First, the manner of constituting constitution benches, the notice given to the parties and their lawyers, and the composition of these benches left much to be desired. On January 8, 2018, a writ petition, for admission, was listed before a three judge bench headed by Justice Misra challenging the validity of Section 377. At the stage of issuing notice on the petition itself, Justice Misra proceeded to refer the case to a larger bench. This is to be contrasted with the usual practice, where after notice is issued on a case, the two or three judge bench it is assigned to, if it deems necessary, refers the issue to a larger bench. This may seem like a minor technical impropriety, but seen along with other procedures that have been ridden a roughshod over, the reason for referring the 377 petitions directly to a larger bench, and then prioritizing the 377 petitions over other constitution bench cases, deserves examination.

On January 12, 2018, the Supreme Court registry issued a notice listing 8 constitution bench cases starting from January 17. The first case listed was Aadhaar (Note: Aadhaar went on to be argued for 38 days, with the judgment being reserved on May 10. Aadhaar was given the privilege of being the second longest constitutional bench hearing in the history of the Court since Independence. Importantly, the constitution benches that Chief Justice Misra constituted in 2018 only sat for 3 working hours on a good day, as opposed to the usual practice of sitting for at least 4 and a half hours. This could have been a contributing factor in the time taken to hear Aadhaar). In this January notice the 377 petition (titled Navtej Singh Johar and Ors. v. Union of India) was listed fourth in the order of hearing.

Soon after the Supreme Court re-opened after the summer break, to the astonishment of many, the Supreme Court registry issued a fresh notice on July 5, 2018, listing four cases to be heard starting from July 10, 2018. The first case listed in the new notice was on the validity of 377. One can only conjecture the reason for this new re-ordering. The lawyers for the 377 case were given a precious five days’ advance notice to prepare for a case that dealt with the fundamental rights of millions of Indians. This was not the only time this happened: as late as August 1, 2018, a constitution bench was constituted for hearing the case relating to reservations for promotions (the infamous manner and composition of the constitution bench headed by Chief Justice Misra in the 2017 petition setting out the CJI as the omniscient master of the roster has (rightly) already been heavily critiqued on this blog).

### Required work
(1) In the passage on the Section 377 hearings, on what date did the Supreme Court registry issue the fresh notice that listed four cases starting July 10, 2018?
(2) Quote the passage on the Section 377 hearings from "On January 12, 2018, the" to "order of hearing.".
(3) Write the next few sentences of the passage on the Section 377 hearings, starting after its final sentence.

### Data extract
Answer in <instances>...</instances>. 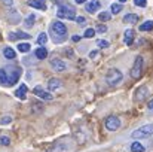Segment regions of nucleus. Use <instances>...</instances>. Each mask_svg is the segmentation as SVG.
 I'll return each mask as SVG.
<instances>
[{
    "label": "nucleus",
    "mask_w": 153,
    "mask_h": 152,
    "mask_svg": "<svg viewBox=\"0 0 153 152\" xmlns=\"http://www.w3.org/2000/svg\"><path fill=\"white\" fill-rule=\"evenodd\" d=\"M21 67L16 66H7L4 69H0V84L6 87H12L18 82L21 78Z\"/></svg>",
    "instance_id": "f257e3e1"
},
{
    "label": "nucleus",
    "mask_w": 153,
    "mask_h": 152,
    "mask_svg": "<svg viewBox=\"0 0 153 152\" xmlns=\"http://www.w3.org/2000/svg\"><path fill=\"white\" fill-rule=\"evenodd\" d=\"M49 33L55 43H61L67 39V27L61 21H52V24L49 25Z\"/></svg>",
    "instance_id": "f03ea898"
},
{
    "label": "nucleus",
    "mask_w": 153,
    "mask_h": 152,
    "mask_svg": "<svg viewBox=\"0 0 153 152\" xmlns=\"http://www.w3.org/2000/svg\"><path fill=\"white\" fill-rule=\"evenodd\" d=\"M56 15L58 18H64V19H76V9L68 3H62L58 6Z\"/></svg>",
    "instance_id": "7ed1b4c3"
},
{
    "label": "nucleus",
    "mask_w": 153,
    "mask_h": 152,
    "mask_svg": "<svg viewBox=\"0 0 153 152\" xmlns=\"http://www.w3.org/2000/svg\"><path fill=\"white\" fill-rule=\"evenodd\" d=\"M122 78H123V75L117 69H110L105 75V81H107L108 85H117L122 81Z\"/></svg>",
    "instance_id": "20e7f679"
},
{
    "label": "nucleus",
    "mask_w": 153,
    "mask_h": 152,
    "mask_svg": "<svg viewBox=\"0 0 153 152\" xmlns=\"http://www.w3.org/2000/svg\"><path fill=\"white\" fill-rule=\"evenodd\" d=\"M153 134V124H146L143 127H140L138 130H135L132 133L134 139H141V137H149Z\"/></svg>",
    "instance_id": "39448f33"
},
{
    "label": "nucleus",
    "mask_w": 153,
    "mask_h": 152,
    "mask_svg": "<svg viewBox=\"0 0 153 152\" xmlns=\"http://www.w3.org/2000/svg\"><path fill=\"white\" fill-rule=\"evenodd\" d=\"M141 69H143V57H137L135 58V61H134V66H132V69H131V76L134 78V79H138L140 76H141Z\"/></svg>",
    "instance_id": "423d86ee"
},
{
    "label": "nucleus",
    "mask_w": 153,
    "mask_h": 152,
    "mask_svg": "<svg viewBox=\"0 0 153 152\" xmlns=\"http://www.w3.org/2000/svg\"><path fill=\"white\" fill-rule=\"evenodd\" d=\"M119 127H120V119H119V118H116V116H108V118L105 119V128H107V130L114 131V130H117Z\"/></svg>",
    "instance_id": "0eeeda50"
},
{
    "label": "nucleus",
    "mask_w": 153,
    "mask_h": 152,
    "mask_svg": "<svg viewBox=\"0 0 153 152\" xmlns=\"http://www.w3.org/2000/svg\"><path fill=\"white\" fill-rule=\"evenodd\" d=\"M147 96H149V88L147 87H140V88H137L135 90V96H134V100L135 101H144L147 99Z\"/></svg>",
    "instance_id": "6e6552de"
},
{
    "label": "nucleus",
    "mask_w": 153,
    "mask_h": 152,
    "mask_svg": "<svg viewBox=\"0 0 153 152\" xmlns=\"http://www.w3.org/2000/svg\"><path fill=\"white\" fill-rule=\"evenodd\" d=\"M33 93L39 97V99H42V100H46V101H51L53 99V94L51 93H48V91H45L42 87H36L34 90H33Z\"/></svg>",
    "instance_id": "1a4fd4ad"
},
{
    "label": "nucleus",
    "mask_w": 153,
    "mask_h": 152,
    "mask_svg": "<svg viewBox=\"0 0 153 152\" xmlns=\"http://www.w3.org/2000/svg\"><path fill=\"white\" fill-rule=\"evenodd\" d=\"M51 66L55 72H64L67 69V64L64 61H61L59 58H52L51 60Z\"/></svg>",
    "instance_id": "9d476101"
},
{
    "label": "nucleus",
    "mask_w": 153,
    "mask_h": 152,
    "mask_svg": "<svg viewBox=\"0 0 153 152\" xmlns=\"http://www.w3.org/2000/svg\"><path fill=\"white\" fill-rule=\"evenodd\" d=\"M100 6H101L100 0H91V1H88V3H86L85 9H86L89 13H94V12H97V10L100 9Z\"/></svg>",
    "instance_id": "9b49d317"
},
{
    "label": "nucleus",
    "mask_w": 153,
    "mask_h": 152,
    "mask_svg": "<svg viewBox=\"0 0 153 152\" xmlns=\"http://www.w3.org/2000/svg\"><path fill=\"white\" fill-rule=\"evenodd\" d=\"M123 42H125V45L126 46H131L132 45V42H134V30H126L125 31V34H123Z\"/></svg>",
    "instance_id": "f8f14e48"
},
{
    "label": "nucleus",
    "mask_w": 153,
    "mask_h": 152,
    "mask_svg": "<svg viewBox=\"0 0 153 152\" xmlns=\"http://www.w3.org/2000/svg\"><path fill=\"white\" fill-rule=\"evenodd\" d=\"M15 96H16L18 99H21V100H25V99H27V85L21 84L19 88L15 91Z\"/></svg>",
    "instance_id": "ddd939ff"
},
{
    "label": "nucleus",
    "mask_w": 153,
    "mask_h": 152,
    "mask_svg": "<svg viewBox=\"0 0 153 152\" xmlns=\"http://www.w3.org/2000/svg\"><path fill=\"white\" fill-rule=\"evenodd\" d=\"M27 4H28V6H31V7H36V9L46 10V4H45L43 1H40V0H28V1H27Z\"/></svg>",
    "instance_id": "4468645a"
},
{
    "label": "nucleus",
    "mask_w": 153,
    "mask_h": 152,
    "mask_svg": "<svg viewBox=\"0 0 153 152\" xmlns=\"http://www.w3.org/2000/svg\"><path fill=\"white\" fill-rule=\"evenodd\" d=\"M123 22L135 24V22H138V15H137V13H126V15L123 16Z\"/></svg>",
    "instance_id": "2eb2a0df"
},
{
    "label": "nucleus",
    "mask_w": 153,
    "mask_h": 152,
    "mask_svg": "<svg viewBox=\"0 0 153 152\" xmlns=\"http://www.w3.org/2000/svg\"><path fill=\"white\" fill-rule=\"evenodd\" d=\"M34 55H36V58H39V60H45V58L48 57V49L43 48V46H40V48H37V49L34 51Z\"/></svg>",
    "instance_id": "dca6fc26"
},
{
    "label": "nucleus",
    "mask_w": 153,
    "mask_h": 152,
    "mask_svg": "<svg viewBox=\"0 0 153 152\" xmlns=\"http://www.w3.org/2000/svg\"><path fill=\"white\" fill-rule=\"evenodd\" d=\"M3 55L7 58V60H13L15 57H16V54H15V51L12 49V48H9V46H6L4 49H3Z\"/></svg>",
    "instance_id": "f3484780"
},
{
    "label": "nucleus",
    "mask_w": 153,
    "mask_h": 152,
    "mask_svg": "<svg viewBox=\"0 0 153 152\" xmlns=\"http://www.w3.org/2000/svg\"><path fill=\"white\" fill-rule=\"evenodd\" d=\"M48 87H49V90L53 91V90H56V88H59L61 87V81L59 79H49V82H48Z\"/></svg>",
    "instance_id": "a211bd4d"
},
{
    "label": "nucleus",
    "mask_w": 153,
    "mask_h": 152,
    "mask_svg": "<svg viewBox=\"0 0 153 152\" xmlns=\"http://www.w3.org/2000/svg\"><path fill=\"white\" fill-rule=\"evenodd\" d=\"M131 151L132 152H144V146L140 142H132L131 143Z\"/></svg>",
    "instance_id": "6ab92c4d"
},
{
    "label": "nucleus",
    "mask_w": 153,
    "mask_h": 152,
    "mask_svg": "<svg viewBox=\"0 0 153 152\" xmlns=\"http://www.w3.org/2000/svg\"><path fill=\"white\" fill-rule=\"evenodd\" d=\"M149 30H153V21H146L140 24V31H149Z\"/></svg>",
    "instance_id": "aec40b11"
},
{
    "label": "nucleus",
    "mask_w": 153,
    "mask_h": 152,
    "mask_svg": "<svg viewBox=\"0 0 153 152\" xmlns=\"http://www.w3.org/2000/svg\"><path fill=\"white\" fill-rule=\"evenodd\" d=\"M9 19L12 21V24H18V21H19V13L16 12V10H10V13H9Z\"/></svg>",
    "instance_id": "412c9836"
},
{
    "label": "nucleus",
    "mask_w": 153,
    "mask_h": 152,
    "mask_svg": "<svg viewBox=\"0 0 153 152\" xmlns=\"http://www.w3.org/2000/svg\"><path fill=\"white\" fill-rule=\"evenodd\" d=\"M34 19H36V15L34 13H31V15H28L27 18H25V27H33V24H34Z\"/></svg>",
    "instance_id": "4be33fe9"
},
{
    "label": "nucleus",
    "mask_w": 153,
    "mask_h": 152,
    "mask_svg": "<svg viewBox=\"0 0 153 152\" xmlns=\"http://www.w3.org/2000/svg\"><path fill=\"white\" fill-rule=\"evenodd\" d=\"M46 42H48V34H46V33H43V31H42V33H40V34H39V37H37V43H39V45H42V46H43V45H45V43H46Z\"/></svg>",
    "instance_id": "5701e85b"
},
{
    "label": "nucleus",
    "mask_w": 153,
    "mask_h": 152,
    "mask_svg": "<svg viewBox=\"0 0 153 152\" xmlns=\"http://www.w3.org/2000/svg\"><path fill=\"white\" fill-rule=\"evenodd\" d=\"M30 49H31L30 43H25V42H22V43H18V51H19V52H28Z\"/></svg>",
    "instance_id": "b1692460"
},
{
    "label": "nucleus",
    "mask_w": 153,
    "mask_h": 152,
    "mask_svg": "<svg viewBox=\"0 0 153 152\" xmlns=\"http://www.w3.org/2000/svg\"><path fill=\"white\" fill-rule=\"evenodd\" d=\"M110 9H111V13H119L120 10H122V4L120 3H111V6H110Z\"/></svg>",
    "instance_id": "393cba45"
},
{
    "label": "nucleus",
    "mask_w": 153,
    "mask_h": 152,
    "mask_svg": "<svg viewBox=\"0 0 153 152\" xmlns=\"http://www.w3.org/2000/svg\"><path fill=\"white\" fill-rule=\"evenodd\" d=\"M111 18V15L108 13V12H101L100 15H98V19L101 21V22H105V21H108Z\"/></svg>",
    "instance_id": "a878e982"
},
{
    "label": "nucleus",
    "mask_w": 153,
    "mask_h": 152,
    "mask_svg": "<svg viewBox=\"0 0 153 152\" xmlns=\"http://www.w3.org/2000/svg\"><path fill=\"white\" fill-rule=\"evenodd\" d=\"M83 36H85L86 39H91V37H94V36H95V30H94V28H86Z\"/></svg>",
    "instance_id": "bb28decb"
},
{
    "label": "nucleus",
    "mask_w": 153,
    "mask_h": 152,
    "mask_svg": "<svg viewBox=\"0 0 153 152\" xmlns=\"http://www.w3.org/2000/svg\"><path fill=\"white\" fill-rule=\"evenodd\" d=\"M16 37H19V39H30L31 34H28V33H25V31H18V33H16Z\"/></svg>",
    "instance_id": "cd10ccee"
},
{
    "label": "nucleus",
    "mask_w": 153,
    "mask_h": 152,
    "mask_svg": "<svg viewBox=\"0 0 153 152\" xmlns=\"http://www.w3.org/2000/svg\"><path fill=\"white\" fill-rule=\"evenodd\" d=\"M10 143V139L7 137V136H1L0 137V145H3V146H7Z\"/></svg>",
    "instance_id": "c85d7f7f"
},
{
    "label": "nucleus",
    "mask_w": 153,
    "mask_h": 152,
    "mask_svg": "<svg viewBox=\"0 0 153 152\" xmlns=\"http://www.w3.org/2000/svg\"><path fill=\"white\" fill-rule=\"evenodd\" d=\"M12 122V118L10 116H3L1 119H0V124L1 125H7V124H10Z\"/></svg>",
    "instance_id": "c756f323"
},
{
    "label": "nucleus",
    "mask_w": 153,
    "mask_h": 152,
    "mask_svg": "<svg viewBox=\"0 0 153 152\" xmlns=\"http://www.w3.org/2000/svg\"><path fill=\"white\" fill-rule=\"evenodd\" d=\"M97 46H100V48H108L110 43H108L107 40H98V42H97Z\"/></svg>",
    "instance_id": "7c9ffc66"
},
{
    "label": "nucleus",
    "mask_w": 153,
    "mask_h": 152,
    "mask_svg": "<svg viewBox=\"0 0 153 152\" xmlns=\"http://www.w3.org/2000/svg\"><path fill=\"white\" fill-rule=\"evenodd\" d=\"M134 4L135 6H140V7H144L147 4V1L146 0H134Z\"/></svg>",
    "instance_id": "2f4dec72"
},
{
    "label": "nucleus",
    "mask_w": 153,
    "mask_h": 152,
    "mask_svg": "<svg viewBox=\"0 0 153 152\" xmlns=\"http://www.w3.org/2000/svg\"><path fill=\"white\" fill-rule=\"evenodd\" d=\"M76 22H77L79 25H83V24L86 22V19H85L83 16H76Z\"/></svg>",
    "instance_id": "473e14b6"
},
{
    "label": "nucleus",
    "mask_w": 153,
    "mask_h": 152,
    "mask_svg": "<svg viewBox=\"0 0 153 152\" xmlns=\"http://www.w3.org/2000/svg\"><path fill=\"white\" fill-rule=\"evenodd\" d=\"M105 30H107V27H105V25H101V24L97 27V31H98V33H104Z\"/></svg>",
    "instance_id": "72a5a7b5"
},
{
    "label": "nucleus",
    "mask_w": 153,
    "mask_h": 152,
    "mask_svg": "<svg viewBox=\"0 0 153 152\" xmlns=\"http://www.w3.org/2000/svg\"><path fill=\"white\" fill-rule=\"evenodd\" d=\"M1 1H3L4 4H7V6H10V4H12V0H1Z\"/></svg>",
    "instance_id": "f704fd0d"
},
{
    "label": "nucleus",
    "mask_w": 153,
    "mask_h": 152,
    "mask_svg": "<svg viewBox=\"0 0 153 152\" xmlns=\"http://www.w3.org/2000/svg\"><path fill=\"white\" fill-rule=\"evenodd\" d=\"M80 40V36H73V42H79Z\"/></svg>",
    "instance_id": "c9c22d12"
},
{
    "label": "nucleus",
    "mask_w": 153,
    "mask_h": 152,
    "mask_svg": "<svg viewBox=\"0 0 153 152\" xmlns=\"http://www.w3.org/2000/svg\"><path fill=\"white\" fill-rule=\"evenodd\" d=\"M89 57H91V58H94V57H97V51H92V52L89 54Z\"/></svg>",
    "instance_id": "e433bc0d"
},
{
    "label": "nucleus",
    "mask_w": 153,
    "mask_h": 152,
    "mask_svg": "<svg viewBox=\"0 0 153 152\" xmlns=\"http://www.w3.org/2000/svg\"><path fill=\"white\" fill-rule=\"evenodd\" d=\"M149 109H150V110H153V99L149 101Z\"/></svg>",
    "instance_id": "4c0bfd02"
},
{
    "label": "nucleus",
    "mask_w": 153,
    "mask_h": 152,
    "mask_svg": "<svg viewBox=\"0 0 153 152\" xmlns=\"http://www.w3.org/2000/svg\"><path fill=\"white\" fill-rule=\"evenodd\" d=\"M77 4H80V3H86V0H74Z\"/></svg>",
    "instance_id": "58836bf2"
},
{
    "label": "nucleus",
    "mask_w": 153,
    "mask_h": 152,
    "mask_svg": "<svg viewBox=\"0 0 153 152\" xmlns=\"http://www.w3.org/2000/svg\"><path fill=\"white\" fill-rule=\"evenodd\" d=\"M119 1H120V3H125V1H126V0H119Z\"/></svg>",
    "instance_id": "ea45409f"
},
{
    "label": "nucleus",
    "mask_w": 153,
    "mask_h": 152,
    "mask_svg": "<svg viewBox=\"0 0 153 152\" xmlns=\"http://www.w3.org/2000/svg\"><path fill=\"white\" fill-rule=\"evenodd\" d=\"M40 1H45V0H40Z\"/></svg>",
    "instance_id": "a19ab883"
}]
</instances>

### Answers in order
(1) July 5, 2018.

(2)
On January 12, 2018, the Supreme Court registry issued a notice listing 8 constitution bench cases starting from January 17. The first case listed was Aadhaar (Note: Aadhaar went on to be argued for 38 days, with the judgment being reserved on May 10. Aadhaar was given the privilege of being the second longest constitutional bench hearing in the history of the Court since Independence. Importantly, the constitution benches that Chief Justice Misra constituted in 2018 only sat for 3 working hours on a good day, as opposed to the usual practice of sitting for at least 4 and a half hours. This could have been a contributing factor in the time taken to hear Aadhaar). In this January notice the 377 petition (titled Navtej Singh Johar and Ors. v. Union of India) was listed fourth in the order of hearing.

(3)
Bench Composition and Intellectual Conformity

Coming to the composition of benches, Chief Justice Misra has been a part of all, but one, constitution benches that sat during his tenure as CJI. This is not anachronistic. Robinson et al noted that the chief justice has historically sat on about 77% of constitution benches, and wrote the majority opinion in 21% of them. The only constitution bench that Chief Justice Misra constituted that he was not a part of was the one hearing the petition pertaining to impeachment proceedings moved by some parliamentarians against him. This constitution bench did not end up passing an order or a judgment as, after some oral arguments, the petitioners withdrew their plea. The manner of the constitution bench formed to hear the impeachment petition is also very circumspect.

Robinson et al also noted that:

Strikingly, we could only locate 10 times the chief justice has been in dissent in the history of all constitution benches (he wrote a dissenting opinion in eight of these cases). This record may indicate that the chief justice is potentially picking benches that are more likely to decide in a way that he favours.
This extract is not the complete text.